The court case: Ife’s heart vs. Ife’s mind is finally over. My heart wins.

I’m Free.

Do we not all remember specific encounters with love?  Ife uses the power of short sentences to bring us into her piece; shares her inner-most thoughts with us, and affords us the opportunity to watch her play with mastering the use of short sentences.


If you haven’t had the chance to read I AM MALALA by Malala Yousafzai, make it a priority.  This piece is so beautifully written that I found myself rereading excerpts just to hear the words (and arrangement) over and over.  Beyond the craft, you can’t help but to take this young woman (and her journey) home with you, on your morning commute, to a coffee house on a rainy afternoon…or into your classroom to book talk and indulge in during independent reading.

I burst into class the day we started studying personification with MALALA and projected, “M’s, p’s and k’s were all enemies lying in wait.”, a line so eloquently phrased I read it three times over and each time students were awed that Malala chose to chronicle her father’s speech impediment so carefully, precise, and through the use of personification.  They couldn’t wait to try it out in their writing:

Cue me, seven or so years old standing on the flat of the plateau that was my grandfather’s land. A red hillside dirt road leads to a house, body made of wood and a roof of zinc. Being in front of it after all those decades of it being desolate, you almost felt as though the termites couldn’t eat away at it faster than the unfilled silence of children turned adults.

Kurt explores the use of personification while journeying his readers through this historic moment in his life.  “The body made of wood”…wow.


I am in awe (you can see why).  I am awed by students’ bravery, courage, and commitment to developing their moments and their crafts.  Who would have thought that the five senses, mastering short sentences, and personification would prove to be a beneficial trio?  While I was riding the wave of a whim, students were firmly grounded in their trust – trusting me to guide them and trusting themselves in taking risks.

What skills and techniques have you (accidentally!) combined to challenge and motivate students to push beyond their limits in writing?    

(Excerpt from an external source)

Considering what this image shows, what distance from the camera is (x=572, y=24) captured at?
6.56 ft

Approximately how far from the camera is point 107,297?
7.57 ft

One thought on “The Unexpected Trio

  1. amyrasmussen November 10, 2013 at 7:06 pm Reply

    You remind me of the things I love about teaching writers. So many students want to write well; they just lack the tools to do so. By modeling these three things with your students, you gave them powerful tools. Seems so simple, but it works every time. Thank you for reminding me. We start our feature articles tomorrow. I’ll carry your trio with me.